Using Data Contracts in a Codebase
- Schema Validation: Implement automated schema validation to ensure incoming data adheres to the defined contract. This can be done using tools or libraries that compare incoming data to the expected schema and raise alerts or errors for any discrepancies.
- Data Ingestion: Use data contracts to guide the ingestion process. When setting up ETL pipelines, reference the data contract to understand the schema, data types, and transformation rules required.
- Data Quality Checks: Incorporate data quality checks as part of your data processing pipelines.
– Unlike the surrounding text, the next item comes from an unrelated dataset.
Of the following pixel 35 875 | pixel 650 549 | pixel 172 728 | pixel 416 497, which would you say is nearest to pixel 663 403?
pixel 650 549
Use the data contract to define and enforce rules for data completeness, accuracy, and consistency.
- Documentation and Onboarding: Data contracts serve as comprehensive documentation for your datasets. New team members can refer to data contracts to quickly understand the structure, purpose, and usage of the data.
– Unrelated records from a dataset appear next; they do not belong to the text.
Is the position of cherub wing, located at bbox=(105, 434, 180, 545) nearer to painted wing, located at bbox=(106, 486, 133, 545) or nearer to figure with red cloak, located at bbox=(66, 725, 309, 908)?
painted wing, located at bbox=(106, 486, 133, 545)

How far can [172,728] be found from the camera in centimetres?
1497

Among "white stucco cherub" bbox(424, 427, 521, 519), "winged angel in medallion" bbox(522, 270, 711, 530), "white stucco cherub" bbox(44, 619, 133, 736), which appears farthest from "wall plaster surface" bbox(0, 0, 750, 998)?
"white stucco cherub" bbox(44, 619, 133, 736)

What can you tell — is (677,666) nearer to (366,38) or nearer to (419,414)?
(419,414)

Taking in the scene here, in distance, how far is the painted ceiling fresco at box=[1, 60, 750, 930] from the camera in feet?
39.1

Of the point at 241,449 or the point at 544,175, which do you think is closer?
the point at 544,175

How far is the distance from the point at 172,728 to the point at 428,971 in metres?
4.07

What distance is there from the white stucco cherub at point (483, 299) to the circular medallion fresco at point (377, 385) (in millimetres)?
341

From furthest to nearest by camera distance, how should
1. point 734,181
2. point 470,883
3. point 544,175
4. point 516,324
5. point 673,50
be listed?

- Monitoring and Alerting: Set up monitoring and alerting based on the data contract. For example, if the data is expected to be updated daily, set up alerts for missing or delayed updates.
- Version Control: Maintain version control for data contracts. When a data contract is updated, ensure that all dependent systems and pipelines are compatible with the new version. This can help in managing breaking changes and ensuring smooth transitions.
Additional Resource: Atlan - Data Contracts
- Parses YAML data contracts.
- Generates SVG files with formatted and readable content.
- Supports section headers, bullets, and text wrapping for long descriptions.
Enables data contracts to be defined in .yaml for easy usability within a codebase, while allowing for the conversion of those contracts to more client-friendly for shareout, validation, and buy-in.
data-contract-generator/
├── main.go
├── models/
│ ├── data_contract_test.go
│ └── data_contract.go
├── utils/
│ ├── file_processor.go
│ ├── svg_generator_test.go
│ ├── svg_generator.go
│ ├── yaml_parser_test.go
│ └── yaml_parser.go
├── testdata/
│ └── test_contract.yaml
└── .devcontainer/
├── Dockerfile
└── devcontainer.json
-
Clone the repository:
git clone https://github.com/et-do/data-contract-generator.git cd data-contract-generator -
Open in Devcontainer (if Go is not installed locally):
- Open the project in Visual Studio Code.
- Use the "Remote - Containers" extension to open the project in a container.
-
Build the binary:
go build -o data-contract-generator main.go
-
Source your YAML files:
- Place your YAML files in any directory of your choice.
-
Run the tool:
./data-contract-generator ./directory_with_yaml_files
- This will generate SVG files in the same directory as the YAML files.
Here is an example of a YAML data contract:
name: Customer Data Contract
date: 2024-07-12
data_source: CRM System
table_name: customer_data
expected_schema:
- name: customer_id
type: STRING
- name: first_name
type: STRING
- name: last_name
type: STRING
- name: email
type: STRING
- name: phone_number
type: STRING
- name: signup_date
type: DATE
- name: last_purchase_date
type: DATE
- name: total_spent
type: FLOAT
frequency: daily
PII_sensitive: true
description: >
This data contract specifies the schema and properties for the customer data
collected from the CRM system. The data includes personal identifiable
information (PII) and is updated daily.
contact_person:
name: Jane Doe
email: jane.doe@example.com
phone: "+1-555-123-4567"
data_retention_policy: 3 years
security_classification: confidential
version: 1.0This will generate an SVG file named with the content formatted for readability
This project includes a development environment configuration for Visual Studio Code with Docker.
- Setup Dev Container:
- Open the project in Visual Studio Code.
- Use the "Remote - Containers" extension to open the project in a container.
- Fork the repository.
- Create a new branch:
git checkout -b feature-branch
- Make your changes.
- Commit your changes:
git commit -m "Description of your changes" - Push to the branch:
git push origin feature-branch
- Create a Pull Request.
This project is licensed under the MIT License.